Beginning at the line with "What distance separates", output each line to the end of the listing below exactly, please.

------ Data for this task

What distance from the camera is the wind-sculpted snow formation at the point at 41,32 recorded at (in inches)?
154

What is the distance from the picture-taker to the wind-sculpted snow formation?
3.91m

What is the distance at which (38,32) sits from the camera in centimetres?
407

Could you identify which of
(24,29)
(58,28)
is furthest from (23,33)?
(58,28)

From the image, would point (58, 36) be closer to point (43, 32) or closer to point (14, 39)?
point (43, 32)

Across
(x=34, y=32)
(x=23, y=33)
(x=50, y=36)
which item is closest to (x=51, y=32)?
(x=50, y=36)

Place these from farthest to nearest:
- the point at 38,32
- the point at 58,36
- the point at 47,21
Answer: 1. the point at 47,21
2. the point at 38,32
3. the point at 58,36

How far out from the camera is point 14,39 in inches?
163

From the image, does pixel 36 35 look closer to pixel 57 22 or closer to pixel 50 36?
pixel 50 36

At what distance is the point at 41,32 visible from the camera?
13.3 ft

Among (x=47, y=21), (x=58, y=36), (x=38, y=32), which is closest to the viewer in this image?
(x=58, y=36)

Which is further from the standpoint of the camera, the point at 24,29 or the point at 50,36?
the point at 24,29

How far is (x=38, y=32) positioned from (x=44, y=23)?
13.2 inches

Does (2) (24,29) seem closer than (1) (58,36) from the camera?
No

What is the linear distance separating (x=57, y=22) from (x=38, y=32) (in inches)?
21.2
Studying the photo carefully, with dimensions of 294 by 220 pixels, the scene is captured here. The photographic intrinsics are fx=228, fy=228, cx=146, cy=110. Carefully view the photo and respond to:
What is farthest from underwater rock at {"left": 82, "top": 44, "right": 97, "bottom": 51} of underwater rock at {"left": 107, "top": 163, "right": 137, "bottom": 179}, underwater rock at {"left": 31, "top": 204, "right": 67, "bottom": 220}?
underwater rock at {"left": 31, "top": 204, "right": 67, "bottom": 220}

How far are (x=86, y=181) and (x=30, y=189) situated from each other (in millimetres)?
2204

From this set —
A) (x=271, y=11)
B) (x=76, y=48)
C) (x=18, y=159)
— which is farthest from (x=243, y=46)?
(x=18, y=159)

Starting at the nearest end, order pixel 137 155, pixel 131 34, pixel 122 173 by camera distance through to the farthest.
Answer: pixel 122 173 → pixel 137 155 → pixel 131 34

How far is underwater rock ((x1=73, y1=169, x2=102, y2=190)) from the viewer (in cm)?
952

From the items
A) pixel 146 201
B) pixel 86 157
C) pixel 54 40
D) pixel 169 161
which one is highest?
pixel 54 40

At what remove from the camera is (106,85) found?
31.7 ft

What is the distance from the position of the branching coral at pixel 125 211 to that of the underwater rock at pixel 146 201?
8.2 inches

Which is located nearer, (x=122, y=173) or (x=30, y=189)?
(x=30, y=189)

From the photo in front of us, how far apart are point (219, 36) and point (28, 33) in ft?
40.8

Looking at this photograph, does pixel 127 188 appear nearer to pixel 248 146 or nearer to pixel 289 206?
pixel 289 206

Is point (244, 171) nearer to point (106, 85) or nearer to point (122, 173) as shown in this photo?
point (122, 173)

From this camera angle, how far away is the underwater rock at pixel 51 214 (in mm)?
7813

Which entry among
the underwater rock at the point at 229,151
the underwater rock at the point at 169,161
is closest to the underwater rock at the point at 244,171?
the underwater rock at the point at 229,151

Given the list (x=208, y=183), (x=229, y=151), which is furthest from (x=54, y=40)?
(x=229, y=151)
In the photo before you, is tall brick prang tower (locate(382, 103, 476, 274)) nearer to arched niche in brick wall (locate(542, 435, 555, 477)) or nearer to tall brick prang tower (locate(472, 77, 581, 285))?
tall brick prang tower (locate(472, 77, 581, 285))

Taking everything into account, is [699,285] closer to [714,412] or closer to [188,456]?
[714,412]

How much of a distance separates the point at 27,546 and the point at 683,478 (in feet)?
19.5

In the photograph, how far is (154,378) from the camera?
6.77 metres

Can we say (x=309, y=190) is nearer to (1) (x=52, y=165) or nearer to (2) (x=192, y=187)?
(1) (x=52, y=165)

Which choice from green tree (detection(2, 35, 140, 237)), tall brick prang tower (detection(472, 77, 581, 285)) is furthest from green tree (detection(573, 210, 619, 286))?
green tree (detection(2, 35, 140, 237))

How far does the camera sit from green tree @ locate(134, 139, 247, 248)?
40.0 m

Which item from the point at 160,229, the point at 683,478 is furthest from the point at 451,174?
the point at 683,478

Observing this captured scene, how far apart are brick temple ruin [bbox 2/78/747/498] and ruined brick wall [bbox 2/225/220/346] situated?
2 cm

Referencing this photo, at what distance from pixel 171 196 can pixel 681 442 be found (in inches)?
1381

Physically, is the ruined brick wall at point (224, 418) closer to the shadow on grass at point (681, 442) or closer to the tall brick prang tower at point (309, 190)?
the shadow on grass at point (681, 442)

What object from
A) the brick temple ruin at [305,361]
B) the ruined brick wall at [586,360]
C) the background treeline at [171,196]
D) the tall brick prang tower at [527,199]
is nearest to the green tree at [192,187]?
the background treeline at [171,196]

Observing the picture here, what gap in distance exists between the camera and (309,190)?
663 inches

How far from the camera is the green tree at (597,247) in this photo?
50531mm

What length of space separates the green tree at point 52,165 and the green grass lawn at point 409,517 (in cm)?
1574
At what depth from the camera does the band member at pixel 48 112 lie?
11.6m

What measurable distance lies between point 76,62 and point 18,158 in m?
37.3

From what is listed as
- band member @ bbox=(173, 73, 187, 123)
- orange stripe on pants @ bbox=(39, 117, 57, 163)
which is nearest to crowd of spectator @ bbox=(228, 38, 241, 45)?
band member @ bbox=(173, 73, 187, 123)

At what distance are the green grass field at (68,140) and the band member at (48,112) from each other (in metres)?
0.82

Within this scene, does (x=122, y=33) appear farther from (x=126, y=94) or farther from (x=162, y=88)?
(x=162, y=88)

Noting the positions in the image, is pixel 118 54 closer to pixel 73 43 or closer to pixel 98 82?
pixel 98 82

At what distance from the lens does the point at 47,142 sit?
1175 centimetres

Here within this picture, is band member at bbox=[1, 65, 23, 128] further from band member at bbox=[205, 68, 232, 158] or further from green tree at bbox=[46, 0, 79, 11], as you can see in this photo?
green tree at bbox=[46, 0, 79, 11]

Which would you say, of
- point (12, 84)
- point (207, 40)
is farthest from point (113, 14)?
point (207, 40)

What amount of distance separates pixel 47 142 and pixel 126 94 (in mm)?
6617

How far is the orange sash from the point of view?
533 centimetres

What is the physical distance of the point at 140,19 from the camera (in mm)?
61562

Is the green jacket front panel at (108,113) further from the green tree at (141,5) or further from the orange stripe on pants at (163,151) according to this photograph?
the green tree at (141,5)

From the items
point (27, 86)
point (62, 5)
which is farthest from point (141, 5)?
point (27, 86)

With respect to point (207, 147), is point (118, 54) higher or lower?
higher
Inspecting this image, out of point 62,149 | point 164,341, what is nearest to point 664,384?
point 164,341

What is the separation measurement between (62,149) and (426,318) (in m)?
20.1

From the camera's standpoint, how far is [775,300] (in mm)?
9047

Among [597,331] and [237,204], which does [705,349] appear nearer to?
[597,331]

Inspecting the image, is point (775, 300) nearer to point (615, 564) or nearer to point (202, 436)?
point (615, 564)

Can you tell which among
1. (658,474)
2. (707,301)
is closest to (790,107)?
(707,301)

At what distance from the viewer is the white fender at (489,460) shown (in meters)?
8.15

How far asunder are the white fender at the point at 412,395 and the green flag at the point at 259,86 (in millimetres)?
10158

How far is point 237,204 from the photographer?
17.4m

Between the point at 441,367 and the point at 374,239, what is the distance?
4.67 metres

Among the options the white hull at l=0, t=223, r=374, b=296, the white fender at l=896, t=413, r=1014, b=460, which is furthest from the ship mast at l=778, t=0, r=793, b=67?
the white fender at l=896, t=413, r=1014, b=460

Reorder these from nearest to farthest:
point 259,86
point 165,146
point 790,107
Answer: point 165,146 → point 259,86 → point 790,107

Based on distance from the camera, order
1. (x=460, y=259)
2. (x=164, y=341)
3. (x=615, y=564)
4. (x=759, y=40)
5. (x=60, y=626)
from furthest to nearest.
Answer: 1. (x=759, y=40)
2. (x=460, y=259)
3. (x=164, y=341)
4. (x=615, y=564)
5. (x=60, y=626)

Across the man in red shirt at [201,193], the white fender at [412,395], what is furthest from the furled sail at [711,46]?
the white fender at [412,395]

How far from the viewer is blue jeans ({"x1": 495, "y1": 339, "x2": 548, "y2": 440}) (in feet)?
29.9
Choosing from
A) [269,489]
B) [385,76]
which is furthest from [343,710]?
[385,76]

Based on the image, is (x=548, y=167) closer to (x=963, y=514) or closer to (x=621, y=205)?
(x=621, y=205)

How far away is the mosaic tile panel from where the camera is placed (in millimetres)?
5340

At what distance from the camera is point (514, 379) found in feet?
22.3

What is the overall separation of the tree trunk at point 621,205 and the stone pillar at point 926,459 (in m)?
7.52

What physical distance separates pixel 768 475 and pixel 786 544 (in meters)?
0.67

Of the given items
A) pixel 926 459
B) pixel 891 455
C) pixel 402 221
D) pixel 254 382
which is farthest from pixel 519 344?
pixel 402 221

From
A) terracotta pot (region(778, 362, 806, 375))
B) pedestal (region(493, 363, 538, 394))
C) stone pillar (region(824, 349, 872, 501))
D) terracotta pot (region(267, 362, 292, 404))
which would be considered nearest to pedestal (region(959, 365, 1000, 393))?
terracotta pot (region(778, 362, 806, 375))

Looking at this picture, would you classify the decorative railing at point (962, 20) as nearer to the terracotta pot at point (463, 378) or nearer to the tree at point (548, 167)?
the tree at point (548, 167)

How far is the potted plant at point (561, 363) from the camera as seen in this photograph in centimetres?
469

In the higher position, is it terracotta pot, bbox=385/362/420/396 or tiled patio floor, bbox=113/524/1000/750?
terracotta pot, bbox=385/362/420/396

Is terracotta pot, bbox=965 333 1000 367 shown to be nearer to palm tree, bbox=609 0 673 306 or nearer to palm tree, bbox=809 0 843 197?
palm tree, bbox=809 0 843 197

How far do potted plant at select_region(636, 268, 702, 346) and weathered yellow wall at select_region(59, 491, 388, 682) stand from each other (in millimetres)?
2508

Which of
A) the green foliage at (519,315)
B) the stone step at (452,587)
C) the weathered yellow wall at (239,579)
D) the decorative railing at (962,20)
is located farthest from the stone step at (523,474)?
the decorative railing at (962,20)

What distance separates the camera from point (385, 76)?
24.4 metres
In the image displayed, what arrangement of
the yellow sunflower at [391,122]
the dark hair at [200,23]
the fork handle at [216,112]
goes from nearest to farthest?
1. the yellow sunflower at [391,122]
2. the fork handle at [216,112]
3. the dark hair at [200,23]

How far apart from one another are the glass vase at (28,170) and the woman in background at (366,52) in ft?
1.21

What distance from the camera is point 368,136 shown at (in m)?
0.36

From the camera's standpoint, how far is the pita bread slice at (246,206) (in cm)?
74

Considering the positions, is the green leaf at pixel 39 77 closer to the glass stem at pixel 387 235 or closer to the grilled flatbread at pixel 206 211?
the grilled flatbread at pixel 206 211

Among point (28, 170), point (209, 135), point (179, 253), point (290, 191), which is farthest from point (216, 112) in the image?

------------

§ Reply to the exercise:
What distance separates the camera from point (385, 76)?
24.4 metres
In the image displayed, what arrangement of
the yellow sunflower at [391,122]
the dark hair at [200,23]
the fork handle at [216,112]
goes from nearest to farthest?
1. the yellow sunflower at [391,122]
2. the fork handle at [216,112]
3. the dark hair at [200,23]

How far apart from one another are the glass vase at (28,170) and the woman in background at (366,52) in ft?
1.21

What distance from the camera is point 368,136 shown at (in m)?
0.36

From the camera's standpoint, how far is the pita bread slice at (246,206) (in cm)?
74

Considering the positions, is the green leaf at pixel 39 77 closer to the glass stem at pixel 387 235 or closer to the grilled flatbread at pixel 206 211?
the grilled flatbread at pixel 206 211

Among point (28, 170), point (209, 135), point (179, 253), point (290, 191), which is farthest from point (216, 112) in the image?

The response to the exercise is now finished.